LOS ANGELES – Leslie Van Houten, the one-time Charles Manson follower long seen as the most likely of his ex-acolytes to win freedom someday, faces her 19th parole hearing on Tuesday with a new lawyer and new case law which may give her the best chance yet for release.
Even if there is a finding of suitability for parole at the hearing, freedom would not be immediate. The entire state parole board would review the decision within 120 days and it would then be submitted to Gov. Arnold Schwarzenegger for a final ruling.
Van Houten, 60, remains incarcerated at the California Institution for Women at Frontera, the same prison where another Manson follower, Patricia Krenwinkle, is imprisoned.
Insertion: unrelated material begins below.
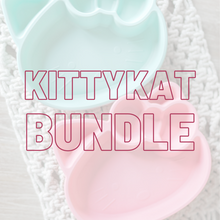 Load image into Gallery viewer, KittyKat Bundle
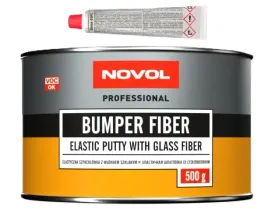 novol-bumper-fiber-szpachlowka-na-tworzywa-sztuczne-z-wloknem-0-5kg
Susan Atkins, the third woman convicted of murder in the crimes directed by cult leader Manson, died in prison last year after parole officials denied her dying request for freedom.
Van Houten last appeared before a parole board in 2007. Her chances for parole are enhanced by the fact that she has been discipline free since her incarceration in the early 1970s, has positive psychological reports and has been active in self-help groups at the prison including "Golden Girls," a group for elderly women inmates.
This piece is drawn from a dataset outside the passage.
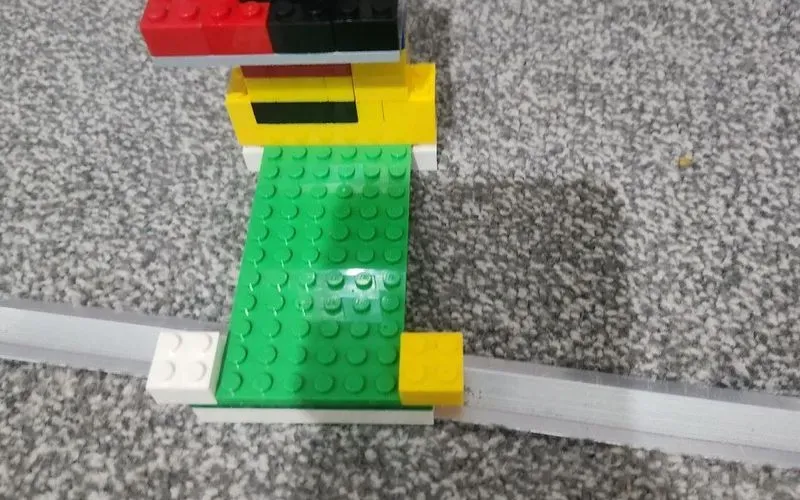 1000217386.jpg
She has a new lawyer, Brandie Devall, who told The Associated Press she will refer to rulings by the California Supreme Court in 2008 and 2009 affecting standards for parole.
Most significant is the case of Sandra Lawrence, a convicted murderer who was paroled after 23 years in prison after the court held that to refuse parole there must be evidence that a prisoner is currently a danger to public safety. The court said the board could not base a refusal only on the details of the crime committed by the inmate long ago.
Devall said the finding has also been upheld in federal court.
Another recent case, she said, deals with inmates who are between 16 and 20-years-old at the time of their crimes and holds that they are more likely to be rehabilitated.
Van Houten was 19 when she joined other members of the Manson cult in the killings of Leno and Rosemary La Bianca.
Devall said the cases she will cite had not been decided at the time of Van Houten's last parole hearing. She said she will cite Van Houten's age, her youth at the time of the crimes and her extreme remorse. "There is no evidence of current dangerousness," she said.
The prosecutor who will argue against Van Houten's parole, Patrick Sequiera, did not return calls to the AP.
Van Houten was convicted of murder and conspiracy for her role in the slayings of the wealthy grocers. The La Biancas were stabbed to death in August 1969, one night after Manson's followers killed actress Sharon Tate and four others including celebrity hairdresser Jay Sebring, coffee heiress Abigail Folger, filmmaker Voityck Frykowksi and Steven Parent, a friend of the Tate estate's caretaker.
Van Houten did not participate in the Tate killings but went along the next night when the La Biancas were slain in their home. During the penalty phase of her trial she confessed to joining in stabbing Mrs. La Bianca after she was dead.
The Tate-La Bianca killings became one of the most notorious murder cases of the 20th Century and continues to rivet public attention 41 years later.
In past parole hearings Van Houten has apologized to the victims' families and expressed remorse for her actions.
If she is refused parole, it is uncertain when she would get another chance. Under a new law, the board can set the length of time between parole hearings at 3, 5, 7, 10 or 15 years. Prison officials said Van Houten is in good health.